K. v. Greyerz: Lebensstufen zwischen Mittelalter und Moderne

Cover
Titel
Passagen und Stationen. Lebensstufen zwischen Mittelalter und Moderne


Autor(en)
von Greyerz, Kaspar
Erschienen
Göttingen 2010: Vandenhoeck & Ruprecht
Anzahl Seiten
303 S.
Preis
€ 39,90
Rezensiert für H-Soz-Kult von
Andreas Suter, Fakultät für Geschichte und Philosophie, Universität Bielefeld

Kaspar von Greyerz resümiert und erweitert in diesem Buch Ergebnisse zahlreicher Arbeiten, die er und seine Schüler/innen neben Anderen auf dem Gebiet der Selbstzeugnisforschung der Frühen Neuzeit geleistet haben. Er tut dies unter der Fragestellung, wie die Menschen im Zeitraum zwischen 1500-1800 mit den anthropologisch gegebenen Lebensstufen oder „Stationen“: Geburt und Taufe, Kindheit, Jugend und ihre Rituale, Gesellenzeit und Studium, Verlobung und Heirat, Alter, Tod umgegangen sind. Untersucht werden näherhin die Vorstellungen, die die Menschen von diesen Lebensstufen entworfen haben, die grundlegenden zeitspezifischen Erfahrungen, welche sich ihnen durch die einzelnen Lebensabschnitte mitteilten, sowie die Modi, mit denen sie die „Passagen“ vom einem Lebensabschnitt zum anderen gestalteten. Die zentrale, sich an dem von Arnold van Gennep entwickelten Konzept der „rites de passage“ orientierende, These des Buches ist, dass sich zwischen dem Spätmittelalter und der Frühen Neuzeit auf der einen und der modernen Zeit auf der anderen Seite ein grundlegender Wandel vollzogen habe: „Die Lebensstufen in der Vormoderne sind viel stärker als in der uns vertrauten modernen Welt mit Ritualen und zwischen ihnen mit Phasen der Liminalität verbunden.“ (S. 233)

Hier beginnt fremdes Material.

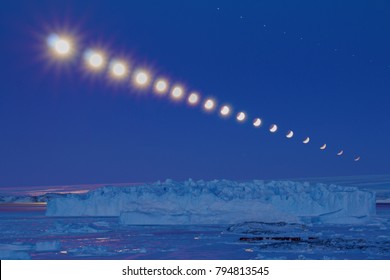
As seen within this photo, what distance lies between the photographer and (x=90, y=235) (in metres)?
23.9

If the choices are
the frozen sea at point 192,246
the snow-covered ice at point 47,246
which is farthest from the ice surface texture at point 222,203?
the snow-covered ice at point 47,246

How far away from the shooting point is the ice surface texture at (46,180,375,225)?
3394cm

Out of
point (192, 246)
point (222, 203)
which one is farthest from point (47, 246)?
point (222, 203)

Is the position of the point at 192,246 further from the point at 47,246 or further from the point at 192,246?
the point at 47,246

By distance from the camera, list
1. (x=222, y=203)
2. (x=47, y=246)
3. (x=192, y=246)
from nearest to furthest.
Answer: (x=47, y=246) < (x=192, y=246) < (x=222, y=203)

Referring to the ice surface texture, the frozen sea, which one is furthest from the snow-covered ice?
the ice surface texture

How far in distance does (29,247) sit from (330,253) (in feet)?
26.2

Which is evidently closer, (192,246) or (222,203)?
(192,246)

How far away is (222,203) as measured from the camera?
114 ft

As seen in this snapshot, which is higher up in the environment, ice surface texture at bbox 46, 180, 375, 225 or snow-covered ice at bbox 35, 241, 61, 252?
ice surface texture at bbox 46, 180, 375, 225

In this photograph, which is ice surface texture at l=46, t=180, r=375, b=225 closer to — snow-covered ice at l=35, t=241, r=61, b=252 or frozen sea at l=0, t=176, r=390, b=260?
frozen sea at l=0, t=176, r=390, b=260

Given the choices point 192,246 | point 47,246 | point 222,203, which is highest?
point 222,203
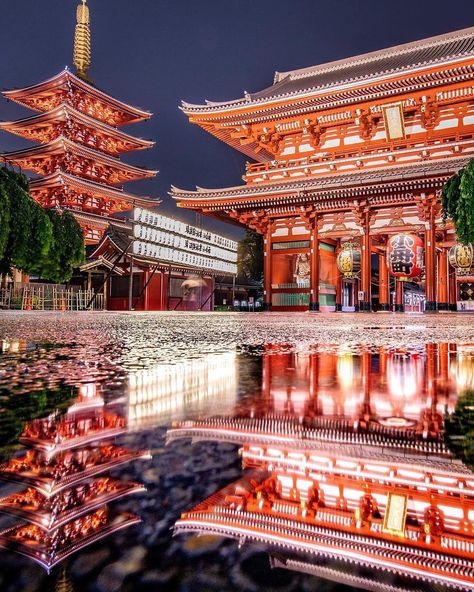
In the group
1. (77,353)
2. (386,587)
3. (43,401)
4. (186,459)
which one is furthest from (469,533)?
(77,353)

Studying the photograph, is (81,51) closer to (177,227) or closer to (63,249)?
(177,227)

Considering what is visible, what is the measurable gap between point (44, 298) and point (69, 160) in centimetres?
1045

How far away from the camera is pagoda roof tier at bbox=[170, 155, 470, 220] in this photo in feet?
46.3

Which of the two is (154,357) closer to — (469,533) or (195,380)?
(195,380)

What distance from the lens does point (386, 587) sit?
41 centimetres

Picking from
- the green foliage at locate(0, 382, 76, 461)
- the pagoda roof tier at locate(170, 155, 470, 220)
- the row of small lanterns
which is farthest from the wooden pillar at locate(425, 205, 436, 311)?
the green foliage at locate(0, 382, 76, 461)

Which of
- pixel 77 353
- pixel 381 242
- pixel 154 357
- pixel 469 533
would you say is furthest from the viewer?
pixel 381 242

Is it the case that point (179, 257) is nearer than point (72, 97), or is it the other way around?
point (179, 257)

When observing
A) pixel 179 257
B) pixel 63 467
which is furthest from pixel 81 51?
pixel 63 467

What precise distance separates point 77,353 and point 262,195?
15012mm

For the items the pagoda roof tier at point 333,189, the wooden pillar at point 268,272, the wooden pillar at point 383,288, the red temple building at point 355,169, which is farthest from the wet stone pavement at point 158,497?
the wooden pillar at point 383,288

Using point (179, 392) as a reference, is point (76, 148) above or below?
above

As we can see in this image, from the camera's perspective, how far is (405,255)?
13695 millimetres

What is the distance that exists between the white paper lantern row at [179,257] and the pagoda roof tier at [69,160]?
37.2ft
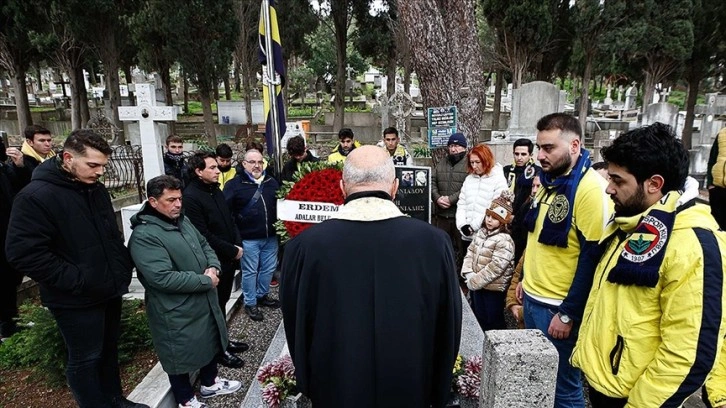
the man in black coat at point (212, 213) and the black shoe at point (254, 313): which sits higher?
the man in black coat at point (212, 213)

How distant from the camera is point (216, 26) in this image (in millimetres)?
16797

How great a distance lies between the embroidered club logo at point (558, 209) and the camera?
2.60 metres

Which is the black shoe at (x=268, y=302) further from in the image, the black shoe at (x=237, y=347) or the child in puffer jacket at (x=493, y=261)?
the child in puffer jacket at (x=493, y=261)

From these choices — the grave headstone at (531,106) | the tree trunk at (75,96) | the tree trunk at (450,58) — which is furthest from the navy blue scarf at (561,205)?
the tree trunk at (75,96)

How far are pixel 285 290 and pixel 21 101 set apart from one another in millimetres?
22949

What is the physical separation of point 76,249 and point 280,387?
1592 mm

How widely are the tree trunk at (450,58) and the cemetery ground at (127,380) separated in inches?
175

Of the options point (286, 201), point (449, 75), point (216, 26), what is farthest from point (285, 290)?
point (216, 26)

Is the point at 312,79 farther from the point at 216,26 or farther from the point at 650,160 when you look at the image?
the point at 650,160

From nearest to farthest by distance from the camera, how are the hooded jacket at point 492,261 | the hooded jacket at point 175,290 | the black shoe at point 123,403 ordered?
the hooded jacket at point 175,290
the black shoe at point 123,403
the hooded jacket at point 492,261

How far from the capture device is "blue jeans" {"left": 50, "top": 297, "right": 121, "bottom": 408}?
9.05 ft

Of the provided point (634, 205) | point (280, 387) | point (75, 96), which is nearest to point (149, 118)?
point (280, 387)

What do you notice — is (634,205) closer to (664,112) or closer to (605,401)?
(605,401)

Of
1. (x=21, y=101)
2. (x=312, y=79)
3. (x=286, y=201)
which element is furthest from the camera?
(x=312, y=79)
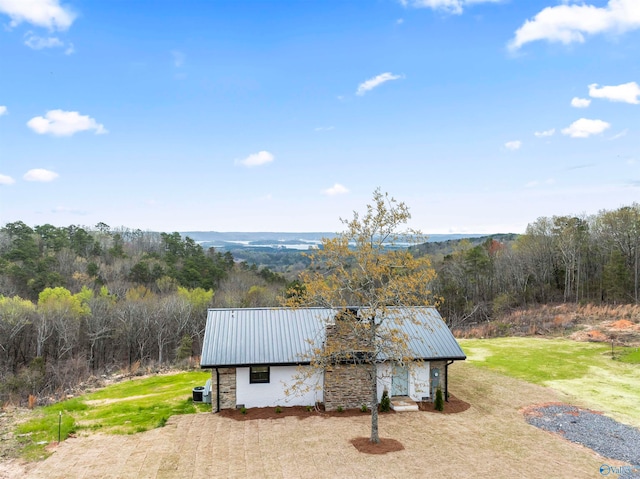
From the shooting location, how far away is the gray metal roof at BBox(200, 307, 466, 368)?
52.9 ft

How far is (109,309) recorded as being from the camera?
3891cm

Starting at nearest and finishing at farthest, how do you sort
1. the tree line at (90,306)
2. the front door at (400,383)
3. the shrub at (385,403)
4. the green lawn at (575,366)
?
the shrub at (385,403)
the front door at (400,383)
the green lawn at (575,366)
the tree line at (90,306)

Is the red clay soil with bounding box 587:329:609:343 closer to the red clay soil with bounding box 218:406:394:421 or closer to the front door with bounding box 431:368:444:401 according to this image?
the front door with bounding box 431:368:444:401

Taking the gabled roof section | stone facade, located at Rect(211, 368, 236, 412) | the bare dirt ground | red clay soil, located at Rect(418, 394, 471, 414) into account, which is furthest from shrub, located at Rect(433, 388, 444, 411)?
stone facade, located at Rect(211, 368, 236, 412)

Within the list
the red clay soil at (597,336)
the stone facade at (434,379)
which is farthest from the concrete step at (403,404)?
the red clay soil at (597,336)

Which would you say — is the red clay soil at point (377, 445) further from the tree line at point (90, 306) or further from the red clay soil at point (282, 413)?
the tree line at point (90, 306)

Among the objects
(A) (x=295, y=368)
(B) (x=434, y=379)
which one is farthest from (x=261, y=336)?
(B) (x=434, y=379)

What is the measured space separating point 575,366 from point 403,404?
476 inches

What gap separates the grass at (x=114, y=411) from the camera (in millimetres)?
14578

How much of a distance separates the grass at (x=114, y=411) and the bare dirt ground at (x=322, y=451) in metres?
0.79

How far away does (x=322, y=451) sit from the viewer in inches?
491

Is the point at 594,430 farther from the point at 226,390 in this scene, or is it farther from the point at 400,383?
the point at 226,390

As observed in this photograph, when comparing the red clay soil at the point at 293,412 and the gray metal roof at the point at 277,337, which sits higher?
the gray metal roof at the point at 277,337

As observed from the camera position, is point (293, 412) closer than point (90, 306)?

Materielle Grundlage seiner Studie sind zum einen eine souveräne Kenntnis der demographischen, sozialgeschichtlichen und kulturgeschichtlichen Literatur der letzten Jahrzehnte und zum anderen eine Auswahl von insgesamt 44 deutschsprachigen Selbstzeugnissen, die alle im 16., 17. und 18. Jahrhundert entstanden sind. Acht davon stammen von Frauen, 32 aus dem städtischen und 12 aus dem ländlichen Milieu, 35 der Autoren/innen besaßen eine adlige, städtisch-aristokratische oder kirchlich-pfarrherrliche Herkunft, 9 entstammten umgekehrt aus dem städtischen oder ländlichen Handwerk bzw. der Bauernschaft. Der sich daraus ergebende Blick privilegiert mithin die Perspektive der Männer, der Bewohner des städtischen Raumes sowie der Angehörigen des adligen, städtisch-aristokratischen und kirchlich-pfarrherrlichen Milieus, wofür den Autor jedoch keine Schuld trifft. Die Auswahl spiegelt die einfache Tatsache, dass Lesen und Schreiben in der Frühen Neuzeit kein Allgemeingut, sondern ein Privileg materiell und bildungsmäßig besser gestellter Schichten war. Ergänzt und erweitert wird die Materialbasis durch zahlreiche Bildquellen, die wohlgemerkt nicht als bloße Ausschmückung für den Text dienen, sondern genauso sorgfältig wie die Schriftquellen interpretiert und in den Argumentationsgang einbezogen werden.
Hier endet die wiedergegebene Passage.